Copy every line from the one containing "At what distance from" through the last line of the records below, both included, and nothing else.
======== DATA EXCERPTS ========
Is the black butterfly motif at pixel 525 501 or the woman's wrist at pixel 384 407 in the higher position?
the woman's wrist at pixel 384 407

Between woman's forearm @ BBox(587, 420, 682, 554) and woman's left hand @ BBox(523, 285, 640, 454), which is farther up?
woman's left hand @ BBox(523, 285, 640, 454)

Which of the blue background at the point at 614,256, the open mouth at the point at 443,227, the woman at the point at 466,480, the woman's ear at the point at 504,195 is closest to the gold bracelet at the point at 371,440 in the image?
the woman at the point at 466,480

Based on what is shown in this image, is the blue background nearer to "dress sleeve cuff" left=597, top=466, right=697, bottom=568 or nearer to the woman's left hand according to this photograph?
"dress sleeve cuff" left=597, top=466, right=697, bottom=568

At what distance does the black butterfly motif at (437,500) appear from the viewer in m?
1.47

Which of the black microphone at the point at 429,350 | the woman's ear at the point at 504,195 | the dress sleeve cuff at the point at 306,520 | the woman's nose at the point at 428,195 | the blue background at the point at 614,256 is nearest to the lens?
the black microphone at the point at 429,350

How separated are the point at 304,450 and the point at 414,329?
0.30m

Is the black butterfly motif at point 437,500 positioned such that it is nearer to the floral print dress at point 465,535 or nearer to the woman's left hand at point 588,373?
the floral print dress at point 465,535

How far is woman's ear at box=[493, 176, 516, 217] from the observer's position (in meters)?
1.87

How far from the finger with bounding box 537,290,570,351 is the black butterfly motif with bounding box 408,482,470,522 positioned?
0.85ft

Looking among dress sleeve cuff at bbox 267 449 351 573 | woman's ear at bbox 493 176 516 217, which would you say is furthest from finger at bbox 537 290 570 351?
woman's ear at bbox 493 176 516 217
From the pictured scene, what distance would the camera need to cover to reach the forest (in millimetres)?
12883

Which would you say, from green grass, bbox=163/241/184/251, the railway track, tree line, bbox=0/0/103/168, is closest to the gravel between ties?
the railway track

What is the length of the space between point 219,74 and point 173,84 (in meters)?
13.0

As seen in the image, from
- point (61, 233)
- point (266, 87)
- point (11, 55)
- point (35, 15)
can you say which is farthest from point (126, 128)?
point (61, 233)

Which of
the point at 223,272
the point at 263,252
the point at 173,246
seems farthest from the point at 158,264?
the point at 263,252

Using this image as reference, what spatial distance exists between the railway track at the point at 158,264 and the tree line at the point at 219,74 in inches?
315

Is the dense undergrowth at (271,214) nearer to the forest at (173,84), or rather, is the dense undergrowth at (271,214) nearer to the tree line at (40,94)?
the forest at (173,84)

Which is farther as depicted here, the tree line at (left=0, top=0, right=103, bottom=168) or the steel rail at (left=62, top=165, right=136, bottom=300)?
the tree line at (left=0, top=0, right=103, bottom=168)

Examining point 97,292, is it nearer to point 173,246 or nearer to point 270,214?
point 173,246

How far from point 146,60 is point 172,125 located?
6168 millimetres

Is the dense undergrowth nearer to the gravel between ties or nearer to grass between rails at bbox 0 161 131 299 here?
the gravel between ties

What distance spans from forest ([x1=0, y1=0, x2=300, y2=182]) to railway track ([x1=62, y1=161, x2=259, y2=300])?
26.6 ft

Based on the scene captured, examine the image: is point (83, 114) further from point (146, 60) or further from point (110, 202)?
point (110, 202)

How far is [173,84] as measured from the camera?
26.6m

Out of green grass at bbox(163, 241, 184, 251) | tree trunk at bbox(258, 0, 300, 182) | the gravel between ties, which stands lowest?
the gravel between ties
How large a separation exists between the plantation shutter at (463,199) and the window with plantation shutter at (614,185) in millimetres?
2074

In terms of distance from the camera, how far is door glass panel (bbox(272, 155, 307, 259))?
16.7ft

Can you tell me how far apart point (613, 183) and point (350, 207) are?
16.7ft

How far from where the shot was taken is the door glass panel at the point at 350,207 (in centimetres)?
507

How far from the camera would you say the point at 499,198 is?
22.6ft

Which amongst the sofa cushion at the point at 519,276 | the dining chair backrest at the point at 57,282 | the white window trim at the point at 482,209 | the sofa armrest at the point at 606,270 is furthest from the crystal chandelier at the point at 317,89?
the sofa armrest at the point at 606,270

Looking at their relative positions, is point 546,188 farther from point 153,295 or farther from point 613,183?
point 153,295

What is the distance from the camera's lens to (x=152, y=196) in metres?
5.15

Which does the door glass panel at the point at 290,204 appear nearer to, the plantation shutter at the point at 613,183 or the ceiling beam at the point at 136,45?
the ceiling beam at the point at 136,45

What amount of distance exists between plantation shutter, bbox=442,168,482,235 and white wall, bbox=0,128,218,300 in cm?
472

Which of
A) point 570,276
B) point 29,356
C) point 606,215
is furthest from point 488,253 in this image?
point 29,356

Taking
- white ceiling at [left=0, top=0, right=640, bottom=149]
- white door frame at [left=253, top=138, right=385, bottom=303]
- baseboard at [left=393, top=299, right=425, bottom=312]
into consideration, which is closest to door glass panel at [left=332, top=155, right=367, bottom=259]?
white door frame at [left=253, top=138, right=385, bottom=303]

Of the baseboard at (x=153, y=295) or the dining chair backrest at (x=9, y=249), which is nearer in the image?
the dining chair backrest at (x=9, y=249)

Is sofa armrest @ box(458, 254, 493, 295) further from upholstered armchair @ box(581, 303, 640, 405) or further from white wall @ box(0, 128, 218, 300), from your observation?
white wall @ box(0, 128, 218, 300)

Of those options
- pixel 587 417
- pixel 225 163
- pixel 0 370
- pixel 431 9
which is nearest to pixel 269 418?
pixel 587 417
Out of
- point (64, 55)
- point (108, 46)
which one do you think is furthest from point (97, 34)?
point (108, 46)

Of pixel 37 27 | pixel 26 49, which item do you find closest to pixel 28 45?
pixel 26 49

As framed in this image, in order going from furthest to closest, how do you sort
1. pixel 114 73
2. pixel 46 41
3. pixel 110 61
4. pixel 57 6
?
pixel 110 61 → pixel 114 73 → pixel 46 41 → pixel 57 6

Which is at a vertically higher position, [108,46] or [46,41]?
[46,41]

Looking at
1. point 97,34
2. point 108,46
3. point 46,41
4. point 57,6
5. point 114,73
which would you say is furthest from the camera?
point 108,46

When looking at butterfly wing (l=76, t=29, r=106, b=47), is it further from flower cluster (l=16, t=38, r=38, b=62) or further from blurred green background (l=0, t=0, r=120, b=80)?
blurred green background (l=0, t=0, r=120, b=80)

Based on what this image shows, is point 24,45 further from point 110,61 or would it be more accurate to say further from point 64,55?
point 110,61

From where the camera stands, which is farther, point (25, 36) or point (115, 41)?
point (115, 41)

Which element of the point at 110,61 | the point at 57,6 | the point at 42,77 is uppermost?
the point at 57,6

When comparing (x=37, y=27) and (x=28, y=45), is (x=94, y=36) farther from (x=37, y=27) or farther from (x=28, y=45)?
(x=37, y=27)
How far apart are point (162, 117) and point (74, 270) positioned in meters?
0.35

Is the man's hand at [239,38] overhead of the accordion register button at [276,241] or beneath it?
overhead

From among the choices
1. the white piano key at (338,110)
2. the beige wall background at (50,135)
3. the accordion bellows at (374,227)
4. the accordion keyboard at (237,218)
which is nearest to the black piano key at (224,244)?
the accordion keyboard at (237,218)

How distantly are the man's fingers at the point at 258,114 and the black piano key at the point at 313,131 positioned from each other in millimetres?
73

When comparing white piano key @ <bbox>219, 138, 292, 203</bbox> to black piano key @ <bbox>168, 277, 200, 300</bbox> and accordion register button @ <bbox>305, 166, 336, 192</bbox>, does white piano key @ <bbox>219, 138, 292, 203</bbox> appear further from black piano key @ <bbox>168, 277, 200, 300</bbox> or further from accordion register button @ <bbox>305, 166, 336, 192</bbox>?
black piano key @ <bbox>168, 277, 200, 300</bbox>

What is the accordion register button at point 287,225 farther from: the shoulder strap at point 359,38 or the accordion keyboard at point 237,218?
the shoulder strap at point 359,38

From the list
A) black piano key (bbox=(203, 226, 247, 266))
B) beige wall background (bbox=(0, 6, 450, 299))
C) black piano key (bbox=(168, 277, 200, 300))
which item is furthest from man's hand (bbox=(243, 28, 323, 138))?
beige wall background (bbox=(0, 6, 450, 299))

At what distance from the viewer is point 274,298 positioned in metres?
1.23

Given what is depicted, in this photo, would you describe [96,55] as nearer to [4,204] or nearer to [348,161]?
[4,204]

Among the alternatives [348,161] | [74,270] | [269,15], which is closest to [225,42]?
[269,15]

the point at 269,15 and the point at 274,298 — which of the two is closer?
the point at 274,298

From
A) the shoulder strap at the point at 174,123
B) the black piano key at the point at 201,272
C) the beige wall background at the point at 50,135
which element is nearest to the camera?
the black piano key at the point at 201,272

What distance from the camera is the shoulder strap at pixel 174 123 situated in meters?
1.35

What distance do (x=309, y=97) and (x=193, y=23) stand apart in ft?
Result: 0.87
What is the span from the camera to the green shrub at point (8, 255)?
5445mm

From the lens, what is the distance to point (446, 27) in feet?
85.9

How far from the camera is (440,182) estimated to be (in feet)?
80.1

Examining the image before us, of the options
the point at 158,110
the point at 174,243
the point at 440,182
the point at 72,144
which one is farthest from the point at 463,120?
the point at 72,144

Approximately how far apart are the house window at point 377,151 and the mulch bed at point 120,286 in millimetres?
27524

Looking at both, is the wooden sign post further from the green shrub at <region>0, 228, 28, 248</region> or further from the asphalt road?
========
## RESULT FOR THIS EXERCISE
At what distance from the viewer is point 274,298 positioned in metres?
1.23

Given what is depicted, in this photo, would you describe [96,55] as nearer to [4,204] or nearer to [348,161]?
[4,204]

Among the alternatives [348,161] | [74,270] | [269,15], which is closest to [225,42]?
[269,15]

the point at 269,15 and the point at 274,298 — which of the two is closer?
the point at 274,298

From
A) the shoulder strap at the point at 174,123
B) the black piano key at the point at 201,272
C) the beige wall background at the point at 50,135
which element is nearest to the camera?
the black piano key at the point at 201,272

What distance from the camera is the shoulder strap at pixel 174 123 situated in meters?
1.35

What distance do (x=309, y=97) and (x=193, y=23) stand apart in ft?
Result: 0.87
What is the span from the camera to the green shrub at point (8, 255)?
5445mm

From the lens, what is the distance to point (446, 27) in feet?
85.9

How far from the camera is (440,182) estimated to be (in feet)?
80.1

Examining the image before us, of the options
the point at 158,110
the point at 174,243
the point at 440,182
the point at 72,144
which one is farthest from the point at 463,120?
the point at 72,144

Approximately how far apart are the house window at point 377,151 and the mulch bed at point 120,286 in millimetres?
27524

Looking at both, is the wooden sign post further from the green shrub at <region>0, 228, 28, 248</region> or further from the asphalt road?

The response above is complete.